An Overview of Clustering: Finding and Extracting Group Structure in High-Dimensional Data
Clustering is the search for similar or homogeneous subgroups in a population, say, of consumers, patients, genes, images, text documents, anything that can possibly contain group structure. For example, consumers might be divided into different market segments based on their preferences and spending habits; advertising models could be tailored to these segments. These ideas can be extended to personalized advertising online, including images of related products and suggested links. In public health, patients might have different responses to different interventions over time. We might be interested in how to predict which outcome group a patient is likely to be in given their symptoms, past history, and current treatment. The pixels of an image can also be segmented into similar, but spatially connected groups to find objects such as a tumor in an X-ray or the position of a potentially moving object across several frames. In document clustering, the goal is to group similar pieces of text (blogs, emails, posts, letters, articles, etc) based on the words used, the frequency, and other text features.

= Dataset content =
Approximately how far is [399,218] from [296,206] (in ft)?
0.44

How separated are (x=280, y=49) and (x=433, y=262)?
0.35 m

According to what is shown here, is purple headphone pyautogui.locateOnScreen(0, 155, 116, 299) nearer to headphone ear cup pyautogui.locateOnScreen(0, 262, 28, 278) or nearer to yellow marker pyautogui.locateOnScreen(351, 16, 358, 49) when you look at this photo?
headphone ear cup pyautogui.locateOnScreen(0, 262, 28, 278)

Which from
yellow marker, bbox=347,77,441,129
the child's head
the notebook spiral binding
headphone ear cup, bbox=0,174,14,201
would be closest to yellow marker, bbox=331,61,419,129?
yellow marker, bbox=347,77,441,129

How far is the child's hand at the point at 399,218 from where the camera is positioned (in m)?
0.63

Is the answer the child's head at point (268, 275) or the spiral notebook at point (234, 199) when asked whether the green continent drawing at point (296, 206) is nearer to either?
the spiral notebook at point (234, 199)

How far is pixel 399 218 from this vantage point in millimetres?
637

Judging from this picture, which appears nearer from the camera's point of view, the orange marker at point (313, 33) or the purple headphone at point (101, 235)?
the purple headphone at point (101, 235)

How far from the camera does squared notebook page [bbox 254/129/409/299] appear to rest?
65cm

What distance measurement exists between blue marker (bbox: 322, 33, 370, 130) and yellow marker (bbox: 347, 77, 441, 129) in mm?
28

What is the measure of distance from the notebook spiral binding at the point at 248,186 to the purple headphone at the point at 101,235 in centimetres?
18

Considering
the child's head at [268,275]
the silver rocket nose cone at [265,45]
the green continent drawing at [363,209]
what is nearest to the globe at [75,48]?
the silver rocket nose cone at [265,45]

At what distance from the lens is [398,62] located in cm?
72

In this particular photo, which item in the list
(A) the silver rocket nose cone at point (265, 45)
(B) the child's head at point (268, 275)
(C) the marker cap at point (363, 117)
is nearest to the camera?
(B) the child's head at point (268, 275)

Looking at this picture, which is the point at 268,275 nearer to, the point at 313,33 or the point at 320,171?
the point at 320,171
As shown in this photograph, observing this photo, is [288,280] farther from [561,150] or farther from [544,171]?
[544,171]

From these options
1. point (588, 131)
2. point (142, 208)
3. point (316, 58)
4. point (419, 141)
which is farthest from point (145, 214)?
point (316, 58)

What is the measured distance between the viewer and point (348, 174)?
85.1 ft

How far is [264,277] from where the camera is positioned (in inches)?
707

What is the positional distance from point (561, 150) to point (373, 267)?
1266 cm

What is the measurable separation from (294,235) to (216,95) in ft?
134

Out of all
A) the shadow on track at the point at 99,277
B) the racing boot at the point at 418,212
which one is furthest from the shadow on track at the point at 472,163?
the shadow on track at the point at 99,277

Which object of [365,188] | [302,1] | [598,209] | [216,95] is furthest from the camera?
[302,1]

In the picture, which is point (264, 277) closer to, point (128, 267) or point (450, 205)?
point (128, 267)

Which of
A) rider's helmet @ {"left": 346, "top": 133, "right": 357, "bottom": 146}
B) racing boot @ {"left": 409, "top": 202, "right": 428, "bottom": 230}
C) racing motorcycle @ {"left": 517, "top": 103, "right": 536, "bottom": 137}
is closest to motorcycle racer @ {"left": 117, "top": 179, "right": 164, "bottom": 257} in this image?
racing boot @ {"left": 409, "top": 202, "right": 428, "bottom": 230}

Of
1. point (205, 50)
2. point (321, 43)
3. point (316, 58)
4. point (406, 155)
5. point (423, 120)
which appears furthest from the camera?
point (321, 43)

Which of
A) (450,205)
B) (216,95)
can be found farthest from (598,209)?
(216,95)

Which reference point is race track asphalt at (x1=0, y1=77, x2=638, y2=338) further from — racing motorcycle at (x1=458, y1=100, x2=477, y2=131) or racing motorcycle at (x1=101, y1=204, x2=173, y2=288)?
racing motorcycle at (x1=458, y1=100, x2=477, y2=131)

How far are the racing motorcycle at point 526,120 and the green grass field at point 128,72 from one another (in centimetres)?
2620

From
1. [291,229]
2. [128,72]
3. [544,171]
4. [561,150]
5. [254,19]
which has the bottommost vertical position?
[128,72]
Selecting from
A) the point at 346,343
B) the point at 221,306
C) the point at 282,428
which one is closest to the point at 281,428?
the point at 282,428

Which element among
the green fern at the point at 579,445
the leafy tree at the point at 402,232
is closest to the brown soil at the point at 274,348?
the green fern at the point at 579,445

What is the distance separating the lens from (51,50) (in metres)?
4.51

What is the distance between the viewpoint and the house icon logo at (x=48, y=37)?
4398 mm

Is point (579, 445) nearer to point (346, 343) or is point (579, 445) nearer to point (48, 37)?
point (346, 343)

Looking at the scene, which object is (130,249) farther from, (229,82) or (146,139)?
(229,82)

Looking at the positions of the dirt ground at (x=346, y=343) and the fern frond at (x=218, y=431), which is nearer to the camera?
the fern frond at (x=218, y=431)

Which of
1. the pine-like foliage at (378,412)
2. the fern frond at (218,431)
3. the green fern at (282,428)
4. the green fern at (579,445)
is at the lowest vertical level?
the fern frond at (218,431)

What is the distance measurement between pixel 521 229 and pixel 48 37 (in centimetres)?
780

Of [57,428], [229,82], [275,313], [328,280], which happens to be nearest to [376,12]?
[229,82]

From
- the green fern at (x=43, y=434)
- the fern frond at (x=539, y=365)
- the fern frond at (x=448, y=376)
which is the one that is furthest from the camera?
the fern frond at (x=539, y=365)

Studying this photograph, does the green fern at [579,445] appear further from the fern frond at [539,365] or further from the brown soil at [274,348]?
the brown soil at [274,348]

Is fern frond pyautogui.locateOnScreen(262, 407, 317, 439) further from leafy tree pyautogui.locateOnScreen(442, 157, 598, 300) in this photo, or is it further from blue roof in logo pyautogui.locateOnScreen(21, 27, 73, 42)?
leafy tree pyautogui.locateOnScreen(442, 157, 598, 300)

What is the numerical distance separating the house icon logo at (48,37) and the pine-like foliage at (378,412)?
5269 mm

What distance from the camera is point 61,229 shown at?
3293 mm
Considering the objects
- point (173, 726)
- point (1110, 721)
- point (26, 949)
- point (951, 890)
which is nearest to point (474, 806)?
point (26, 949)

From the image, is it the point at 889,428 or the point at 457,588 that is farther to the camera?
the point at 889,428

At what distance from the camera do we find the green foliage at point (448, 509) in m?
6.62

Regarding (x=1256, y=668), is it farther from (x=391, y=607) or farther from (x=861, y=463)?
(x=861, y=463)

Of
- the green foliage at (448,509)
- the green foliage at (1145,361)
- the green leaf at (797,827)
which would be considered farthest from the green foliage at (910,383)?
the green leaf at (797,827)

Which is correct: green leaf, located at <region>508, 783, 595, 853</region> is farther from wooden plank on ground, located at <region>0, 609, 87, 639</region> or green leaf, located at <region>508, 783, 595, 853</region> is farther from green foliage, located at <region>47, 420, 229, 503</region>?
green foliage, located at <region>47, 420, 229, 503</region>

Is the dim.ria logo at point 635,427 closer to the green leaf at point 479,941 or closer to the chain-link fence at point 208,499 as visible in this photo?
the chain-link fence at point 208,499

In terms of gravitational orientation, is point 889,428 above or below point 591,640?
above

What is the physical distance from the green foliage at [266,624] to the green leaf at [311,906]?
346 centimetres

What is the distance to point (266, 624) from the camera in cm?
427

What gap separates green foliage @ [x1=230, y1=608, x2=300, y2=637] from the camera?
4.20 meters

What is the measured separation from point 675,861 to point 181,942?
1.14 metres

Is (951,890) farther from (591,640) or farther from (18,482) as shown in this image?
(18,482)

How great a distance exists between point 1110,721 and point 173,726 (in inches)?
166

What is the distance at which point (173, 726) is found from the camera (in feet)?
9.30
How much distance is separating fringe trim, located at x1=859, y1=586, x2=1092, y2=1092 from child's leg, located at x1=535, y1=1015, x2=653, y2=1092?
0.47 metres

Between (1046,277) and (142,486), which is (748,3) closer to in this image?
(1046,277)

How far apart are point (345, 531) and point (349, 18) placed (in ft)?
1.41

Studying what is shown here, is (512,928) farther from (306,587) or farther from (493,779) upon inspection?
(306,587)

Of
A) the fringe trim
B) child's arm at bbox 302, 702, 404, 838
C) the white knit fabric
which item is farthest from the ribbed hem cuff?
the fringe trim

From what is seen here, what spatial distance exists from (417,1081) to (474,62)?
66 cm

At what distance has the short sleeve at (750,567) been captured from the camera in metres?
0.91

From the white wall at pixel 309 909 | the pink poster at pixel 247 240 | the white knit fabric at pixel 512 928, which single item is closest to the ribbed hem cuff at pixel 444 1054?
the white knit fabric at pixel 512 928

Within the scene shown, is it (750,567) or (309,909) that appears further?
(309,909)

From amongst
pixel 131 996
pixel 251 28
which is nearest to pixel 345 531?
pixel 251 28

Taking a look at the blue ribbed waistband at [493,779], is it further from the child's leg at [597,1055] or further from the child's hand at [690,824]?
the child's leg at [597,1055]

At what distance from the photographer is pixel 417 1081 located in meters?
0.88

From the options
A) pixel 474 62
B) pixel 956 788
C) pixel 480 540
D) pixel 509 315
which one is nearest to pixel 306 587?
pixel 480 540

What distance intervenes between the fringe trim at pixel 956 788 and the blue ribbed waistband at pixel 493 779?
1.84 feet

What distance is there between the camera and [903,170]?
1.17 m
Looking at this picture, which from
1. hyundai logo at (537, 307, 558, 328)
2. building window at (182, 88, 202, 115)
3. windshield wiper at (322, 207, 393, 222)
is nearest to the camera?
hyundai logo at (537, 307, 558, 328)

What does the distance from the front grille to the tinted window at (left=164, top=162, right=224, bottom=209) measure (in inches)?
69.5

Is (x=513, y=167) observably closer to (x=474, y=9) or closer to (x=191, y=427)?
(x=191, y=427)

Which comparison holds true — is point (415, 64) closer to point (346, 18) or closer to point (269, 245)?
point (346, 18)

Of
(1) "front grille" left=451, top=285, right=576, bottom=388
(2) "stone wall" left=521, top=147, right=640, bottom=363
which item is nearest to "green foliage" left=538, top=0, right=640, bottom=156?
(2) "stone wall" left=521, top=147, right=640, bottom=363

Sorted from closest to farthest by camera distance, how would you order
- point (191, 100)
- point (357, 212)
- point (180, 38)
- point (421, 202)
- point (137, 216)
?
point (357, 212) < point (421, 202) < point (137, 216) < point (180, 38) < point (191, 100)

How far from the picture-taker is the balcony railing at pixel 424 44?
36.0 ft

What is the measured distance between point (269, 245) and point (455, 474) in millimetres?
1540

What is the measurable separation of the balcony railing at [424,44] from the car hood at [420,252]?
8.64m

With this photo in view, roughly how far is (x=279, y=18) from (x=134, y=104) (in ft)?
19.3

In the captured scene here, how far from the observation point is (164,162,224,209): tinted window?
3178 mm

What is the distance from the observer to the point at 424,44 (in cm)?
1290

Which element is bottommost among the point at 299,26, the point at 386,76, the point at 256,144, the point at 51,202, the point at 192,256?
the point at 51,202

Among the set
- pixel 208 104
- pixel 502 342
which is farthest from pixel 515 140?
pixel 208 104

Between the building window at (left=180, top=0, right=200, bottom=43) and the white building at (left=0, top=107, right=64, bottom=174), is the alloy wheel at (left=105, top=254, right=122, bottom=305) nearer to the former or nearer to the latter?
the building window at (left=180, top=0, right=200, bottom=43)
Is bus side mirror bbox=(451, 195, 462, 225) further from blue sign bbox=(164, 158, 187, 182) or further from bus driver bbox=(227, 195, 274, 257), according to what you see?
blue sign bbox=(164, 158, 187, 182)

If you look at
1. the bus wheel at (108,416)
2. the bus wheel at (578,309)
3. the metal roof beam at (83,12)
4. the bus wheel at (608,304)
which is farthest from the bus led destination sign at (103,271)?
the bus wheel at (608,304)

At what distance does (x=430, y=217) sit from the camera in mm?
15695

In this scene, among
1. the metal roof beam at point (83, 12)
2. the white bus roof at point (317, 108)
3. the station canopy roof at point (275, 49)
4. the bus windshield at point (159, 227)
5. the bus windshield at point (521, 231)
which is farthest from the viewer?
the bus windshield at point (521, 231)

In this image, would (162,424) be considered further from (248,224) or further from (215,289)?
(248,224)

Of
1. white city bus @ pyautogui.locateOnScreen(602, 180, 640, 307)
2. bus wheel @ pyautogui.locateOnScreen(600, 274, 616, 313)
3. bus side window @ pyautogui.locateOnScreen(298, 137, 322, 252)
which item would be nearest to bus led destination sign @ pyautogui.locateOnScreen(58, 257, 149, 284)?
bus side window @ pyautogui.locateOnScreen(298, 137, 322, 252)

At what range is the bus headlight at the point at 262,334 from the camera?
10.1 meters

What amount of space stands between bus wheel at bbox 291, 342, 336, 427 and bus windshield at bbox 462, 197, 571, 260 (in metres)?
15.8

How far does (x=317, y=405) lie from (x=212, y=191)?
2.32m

= What to work on =
(1) Answer each of these from the clustering overview.
(a) On what basis might consumers be divided into market segments?
(b) What two things can segmenting the pixels of an image help find?
(c) By what features does document clustering group pieces of text?
(2) Carry the clustering overview forward with new text after its last sentence.
Nothing in the listing is needed here.

= Results for the exercise =
(1)
(a) Their preferences and spending habits.
(b) Objects such as a tumor in an X-ray, or the position of a potentially moving object across several frames.
(c) The words used, the frequency, and other text features.

(2)
In all cases, the goal is extract structure from potentially high-dimensional data. Clustering methods can uncover this structure, if it exists.
The difficulty, however, often lies in which clustering approach to adopt, particularly given that results are rarely independent of approach.
This tutorial will give an overview of algorithmic and statistical approaches to clustering with an emphasis on how to choose an approach and its related parameters. Throughout the tutorial, we use a broad range of examples of at least moderate dimensionality with some specific attention paid to longitudinal trajectory data over time. The goal of the tutorial is to better inform practitioners of the wide variety of available clustering tools, their underlying assumptions, and their advantages and disadvantages. Handouts, reference lists, and example R code will be made available.
Note that while we use the statistical software package R, it is for illustrative purposes. Many of the discussed techniques are readily available on other platforms. Our focus will be on understanding the related assumptions and consequences.
Topics and Objectives
Our primary goal is to provide the practitioner with a solid background in the variety of available clustering approaches and their related assumptions, necessary parameter choices, cluster shapes and sizes, and advantages/disadvantages. The practitioners will also gain skills in critiquing and interpreting their final cluster solution and identifying unstable or undesirable clusters. Topics (may) include: (may be interspersed as appropriate)
- Deterministic Algorithms
- Hierarchical Linkage Clustering
- K-Means (including fuzzy version)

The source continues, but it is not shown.